9 novembre. Je
me suis demandé ce matin si Bastian connaissait la date du jour. Alors bien
sûr, tous les jours à 15h TU il reçoit la météo et le classement, et il doit s’y
tenir pour anticiper la suite de la course, mais je l’imagine se dépouiller peu
à peu de tout excédent. Il expérimente la liberté suprême, l’éloignement des
choses inessentielles, une certaine raréfaction. Je l’imagine tout observer, le
regard exercé, aiguisé, rester des heures à scruter la houle - le paysage ne
laissant jamais voir qu’un fragment, rejouant chaque fois une partition
différente. Il dévisage la lune, examine les constellations – le lithium
apaisant les nerfs – et tente de se faire capturer par les grandes combustions.

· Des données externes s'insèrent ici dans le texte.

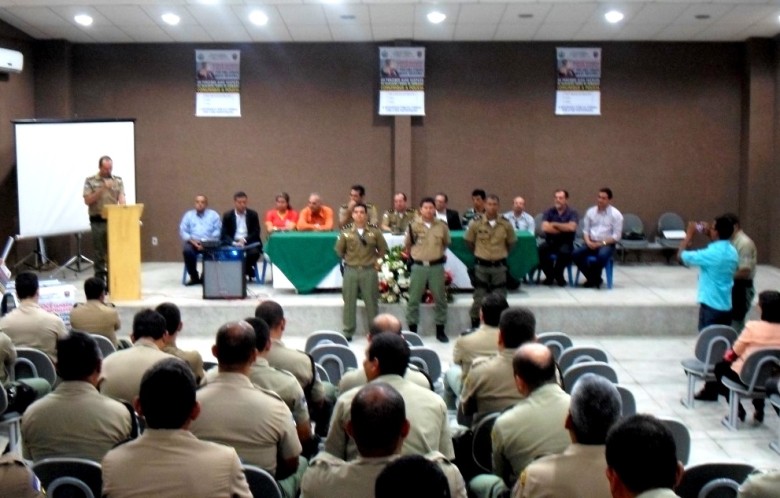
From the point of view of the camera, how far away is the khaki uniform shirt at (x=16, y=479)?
2809mm

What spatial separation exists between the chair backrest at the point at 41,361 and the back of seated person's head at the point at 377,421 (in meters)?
3.67

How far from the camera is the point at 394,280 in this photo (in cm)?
1043

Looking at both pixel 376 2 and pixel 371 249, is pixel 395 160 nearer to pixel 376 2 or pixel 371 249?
pixel 376 2

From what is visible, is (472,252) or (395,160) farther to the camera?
(395,160)

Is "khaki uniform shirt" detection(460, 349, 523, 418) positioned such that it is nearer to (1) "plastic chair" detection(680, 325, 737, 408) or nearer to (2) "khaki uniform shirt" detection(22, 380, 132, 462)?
(2) "khaki uniform shirt" detection(22, 380, 132, 462)

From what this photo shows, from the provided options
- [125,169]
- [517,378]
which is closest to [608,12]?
[125,169]

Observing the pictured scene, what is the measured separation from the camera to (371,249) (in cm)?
955

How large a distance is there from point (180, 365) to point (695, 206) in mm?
12122

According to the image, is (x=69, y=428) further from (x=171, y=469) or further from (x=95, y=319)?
(x=95, y=319)

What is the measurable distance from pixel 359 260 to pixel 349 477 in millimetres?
6672

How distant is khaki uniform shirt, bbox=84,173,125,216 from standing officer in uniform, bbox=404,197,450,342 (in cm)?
369

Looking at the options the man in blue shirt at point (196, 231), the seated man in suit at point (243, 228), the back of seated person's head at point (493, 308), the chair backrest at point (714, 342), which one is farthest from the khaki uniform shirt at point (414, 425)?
the man in blue shirt at point (196, 231)

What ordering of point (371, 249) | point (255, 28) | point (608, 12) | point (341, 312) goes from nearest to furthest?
point (371, 249) < point (341, 312) < point (608, 12) < point (255, 28)

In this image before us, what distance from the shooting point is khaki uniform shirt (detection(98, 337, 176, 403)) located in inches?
186
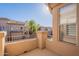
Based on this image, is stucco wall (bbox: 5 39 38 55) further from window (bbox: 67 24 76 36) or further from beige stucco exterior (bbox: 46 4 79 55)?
window (bbox: 67 24 76 36)

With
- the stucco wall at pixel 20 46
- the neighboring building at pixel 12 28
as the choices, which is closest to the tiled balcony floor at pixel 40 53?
the stucco wall at pixel 20 46

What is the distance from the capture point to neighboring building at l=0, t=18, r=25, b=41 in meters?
2.57

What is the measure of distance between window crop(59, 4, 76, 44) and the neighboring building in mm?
908

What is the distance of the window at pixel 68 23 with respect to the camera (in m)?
2.52

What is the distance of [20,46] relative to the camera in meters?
2.62

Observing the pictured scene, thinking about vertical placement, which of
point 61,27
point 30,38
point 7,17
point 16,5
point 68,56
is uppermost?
point 16,5

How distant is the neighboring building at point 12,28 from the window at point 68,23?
91cm

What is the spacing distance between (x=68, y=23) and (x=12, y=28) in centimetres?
124

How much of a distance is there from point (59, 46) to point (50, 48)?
204 mm

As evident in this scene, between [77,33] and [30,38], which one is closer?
[77,33]

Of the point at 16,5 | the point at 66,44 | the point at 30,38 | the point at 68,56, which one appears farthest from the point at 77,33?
the point at 16,5

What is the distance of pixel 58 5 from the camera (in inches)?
105

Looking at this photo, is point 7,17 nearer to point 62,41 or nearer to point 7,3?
point 7,3

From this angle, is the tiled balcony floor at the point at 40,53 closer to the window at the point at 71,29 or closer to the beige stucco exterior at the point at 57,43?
the beige stucco exterior at the point at 57,43
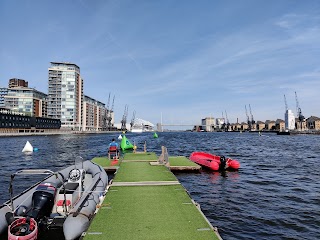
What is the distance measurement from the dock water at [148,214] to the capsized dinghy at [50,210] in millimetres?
641

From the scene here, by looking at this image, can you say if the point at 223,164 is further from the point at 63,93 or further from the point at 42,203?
the point at 63,93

Il doit vivre une expérience globale, intime, où se dérègle et s’intensifie sa
relation à lui-même et au monde, au sein d’un autre monde, qui suppose une
attention singulière, des gestes particuliers, extrêmement précis et un
matériel technique exigeant. Depuis hier, sa vitesse semble réduite par rapport
aux autres concurrents. Son option sud était pourtant bien jouée – les concurrents
au nord s’enlisaient dans une bulle sans vent – mais le 740 en a décidé
autrement. Problèmes de safran à bord. S’il y a une certitude à retenir, c’est
que Bastian est un marin tenace, il s’accrochera
jusqu’au bout du bout. Alors il poursuit sa route, gêné très certainement, mais
il avance ! Tiens bon ! Le voilà sûrement incorporé dans une double
temporalité, celle du chronomètre de la course, ravivant une hargne terrienne, qui
rend les heures tangibles, mais aussi, et surtout, celle où tout se dilue, se
ressemble et se confond, absorbée dans la grande continuité fluide, mouvante, incalculable.
Mais il y aussi un concept du temps inventé par les Grecs appelé le kairos. C’est
l’instant T. L’instant qui devient instant. L’instant où tout s’aligne, l’instant
qui nous envoie des signes. Si le kairos est avec lui aujourd’hui, le rideau de
cette nuit, où les étoiles sont apparues comme des clous d’or, s’est levé pour
faire apparaître une luminosité particulière, qui aura rechargé ses batteries
solaires et personnelles. Ce jour aura les contours de la perfection, la
texture d’un songe, la mémoire d’une
trajectoire. J’espère que rien ne t’encombre, et que tu ne gardes que la force des liens tissés avec l’océan,
que rien ne pourra défaire. Bon anniversaire, Bastian.